On 8/14/09 9:23 AM, Yonik Seeley wrote:
On Thu, Aug 13, 2009 at 4:32 PM, Michael Busch<busch...@gmail.com> wrote:
On 8/13/09 7:29 AM, Yonik Seeley wrote:
I'm liking the new attribute based analysis (in conjunction with
reusability), but I'm running into some questions...
Is it valid for tokenizers or token filters add new attributes after
their constructor (after they have processed some tokens)?
At the moment we're saying in the javadocs of TokenStream that all
Attributes should be
added up front.
Hmmm, OK... in which case, token producers using restoreState() would
not have to call clearAttributes() first.

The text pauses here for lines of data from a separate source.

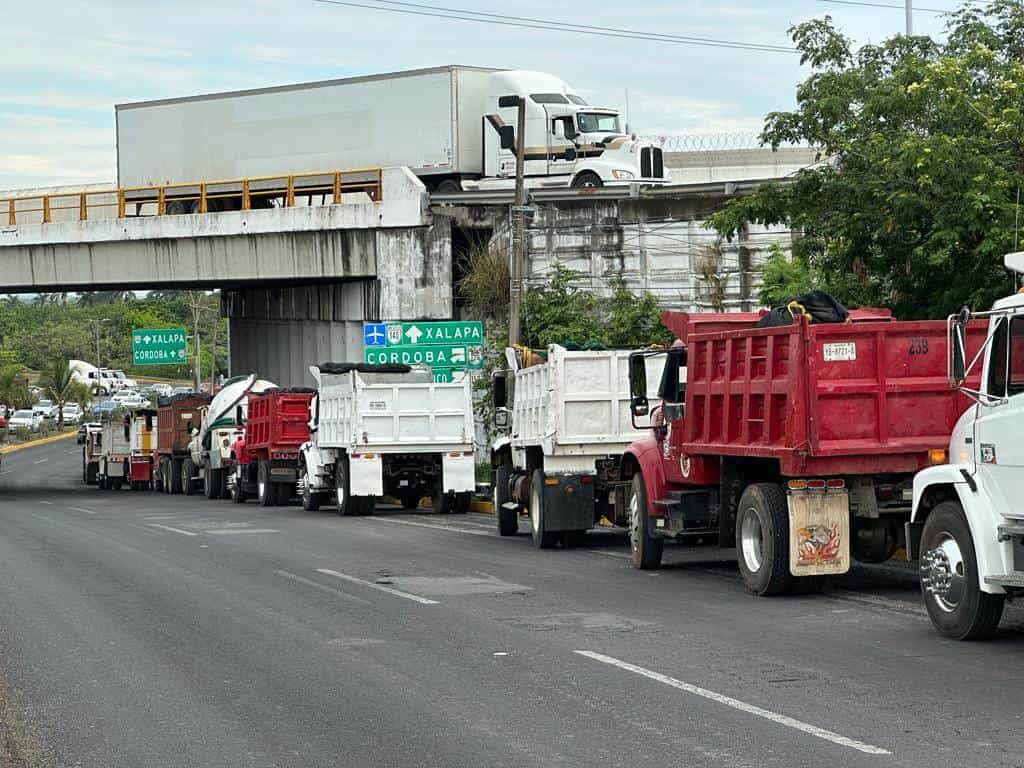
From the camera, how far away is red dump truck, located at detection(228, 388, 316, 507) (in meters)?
34.7

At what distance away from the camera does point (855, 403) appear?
42.8ft

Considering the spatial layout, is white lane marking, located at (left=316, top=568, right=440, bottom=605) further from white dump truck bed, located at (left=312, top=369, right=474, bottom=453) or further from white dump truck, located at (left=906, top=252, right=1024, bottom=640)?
white dump truck bed, located at (left=312, top=369, right=474, bottom=453)

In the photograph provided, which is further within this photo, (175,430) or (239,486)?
(175,430)

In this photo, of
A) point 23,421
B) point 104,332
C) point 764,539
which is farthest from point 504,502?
point 104,332

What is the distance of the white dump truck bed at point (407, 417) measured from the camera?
28.4 m

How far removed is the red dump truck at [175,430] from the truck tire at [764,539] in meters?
31.9

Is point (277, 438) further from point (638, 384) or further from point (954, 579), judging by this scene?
point (954, 579)

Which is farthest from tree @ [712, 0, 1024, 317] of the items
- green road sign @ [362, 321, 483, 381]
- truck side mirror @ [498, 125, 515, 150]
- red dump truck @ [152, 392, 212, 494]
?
red dump truck @ [152, 392, 212, 494]

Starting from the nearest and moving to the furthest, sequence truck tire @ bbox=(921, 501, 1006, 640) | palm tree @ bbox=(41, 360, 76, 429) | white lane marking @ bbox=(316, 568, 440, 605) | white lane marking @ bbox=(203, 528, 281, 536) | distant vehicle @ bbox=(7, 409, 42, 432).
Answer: truck tire @ bbox=(921, 501, 1006, 640) < white lane marking @ bbox=(316, 568, 440, 605) < white lane marking @ bbox=(203, 528, 281, 536) < distant vehicle @ bbox=(7, 409, 42, 432) < palm tree @ bbox=(41, 360, 76, 429)

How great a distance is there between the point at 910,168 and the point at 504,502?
7.51 meters

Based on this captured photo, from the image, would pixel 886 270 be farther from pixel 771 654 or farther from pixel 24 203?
pixel 24 203

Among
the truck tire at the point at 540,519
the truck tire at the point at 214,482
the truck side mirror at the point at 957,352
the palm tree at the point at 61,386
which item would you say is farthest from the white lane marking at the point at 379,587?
the palm tree at the point at 61,386

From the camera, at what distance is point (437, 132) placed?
125 ft

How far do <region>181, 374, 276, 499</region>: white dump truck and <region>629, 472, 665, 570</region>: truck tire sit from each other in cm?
2397
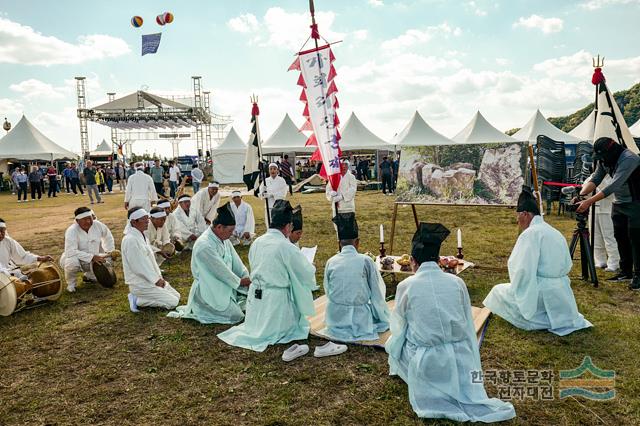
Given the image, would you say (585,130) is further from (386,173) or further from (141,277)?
(141,277)

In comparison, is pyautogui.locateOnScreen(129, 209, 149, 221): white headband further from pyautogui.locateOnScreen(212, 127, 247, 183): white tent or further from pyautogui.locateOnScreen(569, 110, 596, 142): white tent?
pyautogui.locateOnScreen(212, 127, 247, 183): white tent

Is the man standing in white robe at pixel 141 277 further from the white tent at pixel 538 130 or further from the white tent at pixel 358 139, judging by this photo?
the white tent at pixel 538 130

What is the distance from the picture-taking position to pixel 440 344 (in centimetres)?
325

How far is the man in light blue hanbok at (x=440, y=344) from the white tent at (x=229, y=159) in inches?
983

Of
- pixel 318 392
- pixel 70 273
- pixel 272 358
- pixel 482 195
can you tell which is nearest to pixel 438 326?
pixel 318 392

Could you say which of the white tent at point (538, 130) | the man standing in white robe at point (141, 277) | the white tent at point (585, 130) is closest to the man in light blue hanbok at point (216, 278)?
the man standing in white robe at point (141, 277)

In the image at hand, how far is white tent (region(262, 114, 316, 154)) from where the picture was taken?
81.2ft

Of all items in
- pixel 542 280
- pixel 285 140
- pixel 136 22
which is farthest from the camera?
pixel 285 140

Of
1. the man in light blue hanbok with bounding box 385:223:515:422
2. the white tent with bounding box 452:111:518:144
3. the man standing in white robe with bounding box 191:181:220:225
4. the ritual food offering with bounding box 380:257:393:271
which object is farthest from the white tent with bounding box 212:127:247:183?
the man in light blue hanbok with bounding box 385:223:515:422

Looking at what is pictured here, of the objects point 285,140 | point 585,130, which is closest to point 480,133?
point 585,130

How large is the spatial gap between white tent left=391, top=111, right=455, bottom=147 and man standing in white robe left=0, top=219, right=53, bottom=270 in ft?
61.8

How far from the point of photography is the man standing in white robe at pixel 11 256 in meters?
6.17

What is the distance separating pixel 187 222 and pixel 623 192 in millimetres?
7740

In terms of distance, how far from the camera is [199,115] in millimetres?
35125
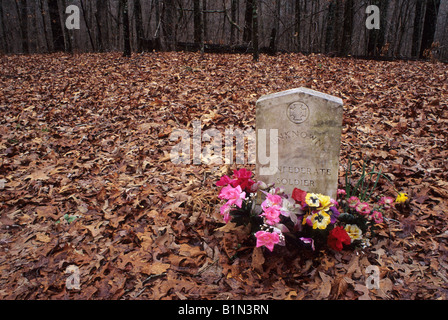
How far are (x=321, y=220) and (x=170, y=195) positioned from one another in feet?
7.23

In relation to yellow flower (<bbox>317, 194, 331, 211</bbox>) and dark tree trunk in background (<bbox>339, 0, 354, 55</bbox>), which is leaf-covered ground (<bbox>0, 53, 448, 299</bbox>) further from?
dark tree trunk in background (<bbox>339, 0, 354, 55</bbox>)

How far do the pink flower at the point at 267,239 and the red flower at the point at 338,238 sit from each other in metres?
0.59

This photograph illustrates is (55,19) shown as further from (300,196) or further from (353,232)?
(353,232)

We could change these semantics. I had some thoughts about
it in the original
JIRA issue (LUCENE-1422).
Apologies if I'm rehashing anything - it's hard to keep up with some
of those monster (high volume) issues.
So back to your question if we should allow restoreState() to add attributes
and use a state across different AttributeSources: the complication is that we
can only
allow that if the different AttributeSource were filled using the same
AttributeFactory, otherwise
different AtttributeImpls could be in the sources and the copying wouldn't
work anymore.
Hmmm, so perhaps just an assertion that the factories are equal... and
documentation saying that moving state from one stream to the other
requires identical factories? Anyway, I don't currently have a use
case for this... I was just wondering.
Yes that should work. We basically have such an assertion in
TeeSinkTokenFilter:
public void addSinkTokenStream(final SinkTokenStream sink) {
// check that sink has correct factory
if (!this.getAttributeFactory().equals(sink.getAttributeFactory())) {
throw new IllegalArgumentException("The supplied sink is not
compatible to this tee");
}
So I agree, we should just do the same in restoreState().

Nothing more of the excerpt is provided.